Here we go again with making generalizations about men. I find it odd that they call it manterruption as if women don’t interrupt men. And although they give a slight nod to women who interrupt, they still say it’s a patriarchal act that is linked to a man (which, by the way, patriarchy is a hijacked term in society because it is used to mean “rule of man” when the proper definition is “rule of fathers”. The biblical view of the patriarchy is that men stood in their role assigned by God and became a protector, not an oppressor.
Generalization is dangerous because it is a branch of critical theory that identifies a group of people as the oppressor and another group as the marginalized.
It’s dangerous because boys are automatically branded as the oppressor because they are male and men are branded as rude and inconsiderate because they’re natural response will be to interrupt women … according to this woman made term and definition.
We ought to celebrate the differences between men and women. Because we are different, and that is a good thing.
Gen 1:27 tells us, “So God created man in His own image, in the image of God He created him; male and female He created them.”
God makes a clear distinction between the male and female, but He also makes it clear that both of them are created in the image of God. Both of them are to work together to rule and have dominion over the earth. In a nutshell … they are to live together to accomplish what God has purposed.
Close:
I want to close this up today by giving a warning. We have many, many “Christian” feminists these days. They approve, applaud and celebrate abortion, homosexuality, critical theory, and so many ideologies that are in complete contrast to the word of God.
To identify as a feminist today falls more in line with progressive Christianity and you may not even know you’re following or listening to a progressive Christian if you don’t identify the doctrine as being anti-gospel.
There is a plethora of information I could have went through on the topic of feminism killing masculinity. But what I want to stress is regardless of what you call yourself, what do you believe? And do those beliefs align to the word of God? Are the beliefs of whomever or whatever you join yourself to found in the Bible?
There are many women influencers such as Rachel Hollis, Jen Hatmaker, Glennon Doyle and MANY others … who not only identify with feminist issues, but also align themselves to Christianity … and in some cases homosexuality.

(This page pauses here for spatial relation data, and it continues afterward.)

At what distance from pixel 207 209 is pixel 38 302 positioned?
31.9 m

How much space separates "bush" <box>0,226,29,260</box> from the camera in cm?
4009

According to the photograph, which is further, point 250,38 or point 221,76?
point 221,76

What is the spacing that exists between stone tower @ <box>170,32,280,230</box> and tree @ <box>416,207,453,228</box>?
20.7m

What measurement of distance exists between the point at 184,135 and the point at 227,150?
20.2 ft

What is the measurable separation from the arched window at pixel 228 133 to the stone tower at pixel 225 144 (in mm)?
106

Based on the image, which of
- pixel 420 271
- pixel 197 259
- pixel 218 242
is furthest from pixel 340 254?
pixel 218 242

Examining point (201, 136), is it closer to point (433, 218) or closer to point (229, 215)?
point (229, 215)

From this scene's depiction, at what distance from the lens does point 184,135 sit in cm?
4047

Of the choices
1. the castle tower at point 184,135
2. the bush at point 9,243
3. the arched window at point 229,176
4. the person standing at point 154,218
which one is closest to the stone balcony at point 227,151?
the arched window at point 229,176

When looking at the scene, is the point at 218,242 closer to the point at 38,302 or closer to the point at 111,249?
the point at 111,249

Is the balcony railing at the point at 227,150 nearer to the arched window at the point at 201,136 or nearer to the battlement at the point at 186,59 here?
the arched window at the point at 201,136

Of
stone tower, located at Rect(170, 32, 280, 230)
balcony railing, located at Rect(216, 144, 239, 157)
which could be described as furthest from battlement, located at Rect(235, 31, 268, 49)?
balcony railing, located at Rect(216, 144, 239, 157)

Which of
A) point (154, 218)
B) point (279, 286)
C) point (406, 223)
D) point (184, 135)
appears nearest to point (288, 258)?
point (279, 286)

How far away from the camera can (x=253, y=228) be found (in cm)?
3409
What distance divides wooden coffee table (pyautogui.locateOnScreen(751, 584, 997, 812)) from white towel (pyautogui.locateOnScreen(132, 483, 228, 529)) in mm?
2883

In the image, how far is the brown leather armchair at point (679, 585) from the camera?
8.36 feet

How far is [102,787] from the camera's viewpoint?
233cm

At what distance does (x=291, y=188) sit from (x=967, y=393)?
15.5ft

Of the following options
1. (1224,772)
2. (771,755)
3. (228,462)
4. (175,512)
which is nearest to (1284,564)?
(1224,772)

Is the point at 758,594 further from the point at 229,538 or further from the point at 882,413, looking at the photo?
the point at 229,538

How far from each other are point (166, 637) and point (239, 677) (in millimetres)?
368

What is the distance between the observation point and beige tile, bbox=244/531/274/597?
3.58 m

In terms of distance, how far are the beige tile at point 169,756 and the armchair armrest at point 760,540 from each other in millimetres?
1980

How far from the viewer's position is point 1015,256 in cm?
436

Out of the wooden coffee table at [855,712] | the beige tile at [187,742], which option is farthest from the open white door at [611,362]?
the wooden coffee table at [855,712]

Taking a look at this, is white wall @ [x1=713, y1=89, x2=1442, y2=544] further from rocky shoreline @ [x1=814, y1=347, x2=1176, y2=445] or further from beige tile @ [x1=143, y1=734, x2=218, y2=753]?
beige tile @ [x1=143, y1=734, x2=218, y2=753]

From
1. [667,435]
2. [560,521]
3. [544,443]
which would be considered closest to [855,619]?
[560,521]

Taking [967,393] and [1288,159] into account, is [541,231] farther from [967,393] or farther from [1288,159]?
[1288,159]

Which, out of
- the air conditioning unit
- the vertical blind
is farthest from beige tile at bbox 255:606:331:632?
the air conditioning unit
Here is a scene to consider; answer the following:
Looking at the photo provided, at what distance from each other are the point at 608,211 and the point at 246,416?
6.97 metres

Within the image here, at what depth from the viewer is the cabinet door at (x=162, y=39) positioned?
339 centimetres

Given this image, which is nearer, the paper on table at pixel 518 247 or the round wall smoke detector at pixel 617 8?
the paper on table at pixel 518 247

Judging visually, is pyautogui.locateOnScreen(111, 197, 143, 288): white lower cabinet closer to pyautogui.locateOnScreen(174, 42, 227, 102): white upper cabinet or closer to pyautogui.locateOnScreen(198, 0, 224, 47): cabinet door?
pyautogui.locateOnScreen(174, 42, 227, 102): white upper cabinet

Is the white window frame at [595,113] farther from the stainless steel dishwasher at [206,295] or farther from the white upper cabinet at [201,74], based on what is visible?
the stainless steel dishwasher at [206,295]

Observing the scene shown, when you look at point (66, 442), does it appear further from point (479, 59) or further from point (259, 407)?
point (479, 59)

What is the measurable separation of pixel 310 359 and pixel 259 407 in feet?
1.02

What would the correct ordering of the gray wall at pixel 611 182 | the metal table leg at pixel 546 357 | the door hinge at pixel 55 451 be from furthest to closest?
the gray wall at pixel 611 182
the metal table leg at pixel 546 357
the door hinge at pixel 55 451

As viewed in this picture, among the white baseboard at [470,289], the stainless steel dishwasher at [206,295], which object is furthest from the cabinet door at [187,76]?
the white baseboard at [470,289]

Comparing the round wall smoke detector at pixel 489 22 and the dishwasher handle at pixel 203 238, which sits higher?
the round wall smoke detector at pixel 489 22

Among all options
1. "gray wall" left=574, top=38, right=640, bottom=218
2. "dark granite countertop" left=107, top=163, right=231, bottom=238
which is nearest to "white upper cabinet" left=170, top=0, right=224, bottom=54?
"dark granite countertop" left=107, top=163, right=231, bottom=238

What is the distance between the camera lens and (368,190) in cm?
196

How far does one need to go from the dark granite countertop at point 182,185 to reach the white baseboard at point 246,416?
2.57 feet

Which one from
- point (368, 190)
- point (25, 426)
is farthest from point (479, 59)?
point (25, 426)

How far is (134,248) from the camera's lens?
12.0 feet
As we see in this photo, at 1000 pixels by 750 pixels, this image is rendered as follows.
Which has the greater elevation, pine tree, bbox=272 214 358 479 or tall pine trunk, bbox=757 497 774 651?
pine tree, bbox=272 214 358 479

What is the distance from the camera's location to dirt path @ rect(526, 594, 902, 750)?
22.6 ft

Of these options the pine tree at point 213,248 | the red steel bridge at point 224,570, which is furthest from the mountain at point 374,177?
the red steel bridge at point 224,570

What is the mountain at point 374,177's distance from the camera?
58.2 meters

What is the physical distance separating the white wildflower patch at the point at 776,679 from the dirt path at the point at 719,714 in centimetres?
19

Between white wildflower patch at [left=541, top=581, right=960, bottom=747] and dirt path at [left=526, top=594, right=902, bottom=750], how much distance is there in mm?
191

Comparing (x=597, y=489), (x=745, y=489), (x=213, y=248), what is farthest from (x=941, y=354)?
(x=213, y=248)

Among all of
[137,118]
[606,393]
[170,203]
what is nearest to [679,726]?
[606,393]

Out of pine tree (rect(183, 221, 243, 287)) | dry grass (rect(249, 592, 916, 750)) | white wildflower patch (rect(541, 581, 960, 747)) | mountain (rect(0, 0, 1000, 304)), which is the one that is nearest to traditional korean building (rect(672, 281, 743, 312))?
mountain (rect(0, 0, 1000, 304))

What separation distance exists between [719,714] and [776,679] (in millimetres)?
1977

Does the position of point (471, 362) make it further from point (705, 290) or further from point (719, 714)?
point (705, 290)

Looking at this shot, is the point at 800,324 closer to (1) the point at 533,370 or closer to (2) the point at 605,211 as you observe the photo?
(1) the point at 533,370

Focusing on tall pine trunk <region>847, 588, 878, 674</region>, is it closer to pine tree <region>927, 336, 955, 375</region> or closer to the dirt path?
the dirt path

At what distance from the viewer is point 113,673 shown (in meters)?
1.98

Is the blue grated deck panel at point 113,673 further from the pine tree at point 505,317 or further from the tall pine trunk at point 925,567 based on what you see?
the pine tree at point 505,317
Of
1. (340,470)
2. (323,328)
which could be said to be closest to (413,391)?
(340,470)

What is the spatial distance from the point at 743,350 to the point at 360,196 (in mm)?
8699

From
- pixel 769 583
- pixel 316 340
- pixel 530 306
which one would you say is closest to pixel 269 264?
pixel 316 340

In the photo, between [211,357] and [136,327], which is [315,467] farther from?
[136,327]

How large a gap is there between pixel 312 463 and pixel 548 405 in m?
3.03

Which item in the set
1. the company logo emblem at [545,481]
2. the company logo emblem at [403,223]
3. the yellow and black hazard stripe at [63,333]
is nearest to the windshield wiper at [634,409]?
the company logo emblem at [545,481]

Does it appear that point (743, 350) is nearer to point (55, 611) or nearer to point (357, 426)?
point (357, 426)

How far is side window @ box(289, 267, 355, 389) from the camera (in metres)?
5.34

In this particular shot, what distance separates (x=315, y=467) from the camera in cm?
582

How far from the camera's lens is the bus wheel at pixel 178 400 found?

They are teaching and supporting a false gospel.
And in the end, if you and I do not know the word of God, we will latch onto what they sell, buy in and walk away deceived.
For the men in our lives, the boys we raise to become men, and the one we choose to unite with in holy matrimony, it is our duty and responsibility to champion them and encourage them to walk in the call of being the man God has made them to be.